[Collected data entries]
↓↓↓

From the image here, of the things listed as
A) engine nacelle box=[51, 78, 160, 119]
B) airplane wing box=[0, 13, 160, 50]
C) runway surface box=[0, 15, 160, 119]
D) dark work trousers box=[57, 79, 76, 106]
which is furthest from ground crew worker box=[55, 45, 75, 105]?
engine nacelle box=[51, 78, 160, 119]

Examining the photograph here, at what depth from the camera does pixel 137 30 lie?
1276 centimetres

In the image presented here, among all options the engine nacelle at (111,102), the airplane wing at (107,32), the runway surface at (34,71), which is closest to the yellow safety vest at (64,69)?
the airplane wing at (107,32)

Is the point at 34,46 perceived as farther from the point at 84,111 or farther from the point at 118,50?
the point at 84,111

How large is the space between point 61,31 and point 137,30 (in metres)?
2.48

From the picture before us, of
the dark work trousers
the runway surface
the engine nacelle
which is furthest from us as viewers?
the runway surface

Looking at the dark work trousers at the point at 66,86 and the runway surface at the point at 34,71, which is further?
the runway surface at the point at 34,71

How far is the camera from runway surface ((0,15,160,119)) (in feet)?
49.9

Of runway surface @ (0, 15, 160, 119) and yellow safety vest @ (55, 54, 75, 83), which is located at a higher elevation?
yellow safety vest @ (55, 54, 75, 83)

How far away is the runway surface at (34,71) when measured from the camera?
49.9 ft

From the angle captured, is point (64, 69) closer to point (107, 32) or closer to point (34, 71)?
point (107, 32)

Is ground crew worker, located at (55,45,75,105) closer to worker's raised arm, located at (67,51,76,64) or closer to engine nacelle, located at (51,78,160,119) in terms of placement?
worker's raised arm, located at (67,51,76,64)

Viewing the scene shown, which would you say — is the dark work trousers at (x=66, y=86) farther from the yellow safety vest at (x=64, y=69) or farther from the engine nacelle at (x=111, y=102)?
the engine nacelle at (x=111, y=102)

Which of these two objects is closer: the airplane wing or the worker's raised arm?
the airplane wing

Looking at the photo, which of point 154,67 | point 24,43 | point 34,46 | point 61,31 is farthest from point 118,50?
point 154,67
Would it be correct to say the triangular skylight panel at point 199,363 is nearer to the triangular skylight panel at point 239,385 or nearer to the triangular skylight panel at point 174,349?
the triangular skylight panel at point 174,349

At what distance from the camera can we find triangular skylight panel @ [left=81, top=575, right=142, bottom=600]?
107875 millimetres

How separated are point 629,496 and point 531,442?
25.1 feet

↑↑↑

_AIM OF THE EXERCISE:_
Copy all the records above exactly, missing none.

_TASK OUTPUT:_
From the image here, of the things listed as
A) engine nacelle box=[51, 78, 160, 119]
B) airplane wing box=[0, 13, 160, 50]
C) runway surface box=[0, 15, 160, 119]
D) dark work trousers box=[57, 79, 76, 106]
which is furthest from ground crew worker box=[55, 45, 75, 105]?
engine nacelle box=[51, 78, 160, 119]

Examining the photograph here, at what depth from the camera does pixel 137 30 lie?
1276 centimetres

In the image presented here, among all options the engine nacelle at (111,102), the airplane wing at (107,32), the runway surface at (34,71), which is closest to the yellow safety vest at (64,69)?
the airplane wing at (107,32)

Is the point at 34,46 perceived as farther from the point at 84,111 or farther from the point at 118,50?
the point at 84,111

How large is the space between point 61,31 and point 137,30 (in metres)?
2.48

From the picture before us, of
the dark work trousers
the runway surface
the engine nacelle
which is furthest from us as viewers?
the runway surface

Looking at the dark work trousers at the point at 66,86 and the runway surface at the point at 34,71, which is further?
the runway surface at the point at 34,71

How far is the camera from runway surface ((0,15,160,119)) (in feet)?
49.9

Of runway surface @ (0, 15, 160, 119) and yellow safety vest @ (55, 54, 75, 83), which is located at a higher elevation?
yellow safety vest @ (55, 54, 75, 83)

How far away is the runway surface at (34,71) when measured from the camera?
49.9 ft

From the angle captured, is point (64, 69) closer to point (107, 32) or closer to point (34, 71)?
point (107, 32)

Is ground crew worker, located at (55,45,75,105) closer to worker's raised arm, located at (67,51,76,64) or closer to engine nacelle, located at (51,78,160,119) in terms of placement?
worker's raised arm, located at (67,51,76,64)

Viewing the scene shown, which would you say — is the dark work trousers at (x=66, y=86) farther from the yellow safety vest at (x=64, y=69) or farther from the engine nacelle at (x=111, y=102)?
the engine nacelle at (x=111, y=102)

Which of these two objects is closer: the airplane wing or the worker's raised arm?
the airplane wing

Looking at the photo, which of point 154,67 | point 24,43 | point 34,46 | point 61,31 is farthest from point 118,50?
point 154,67
Would it be correct to say the triangular skylight panel at point 199,363 is nearer to the triangular skylight panel at point 239,385 or nearer to the triangular skylight panel at point 174,349?
the triangular skylight panel at point 174,349

At what distance from the camera can we find triangular skylight panel @ [left=81, top=575, right=142, bottom=600]?
107875 millimetres

How separated are point 629,496 and point 531,442?
25.1 feet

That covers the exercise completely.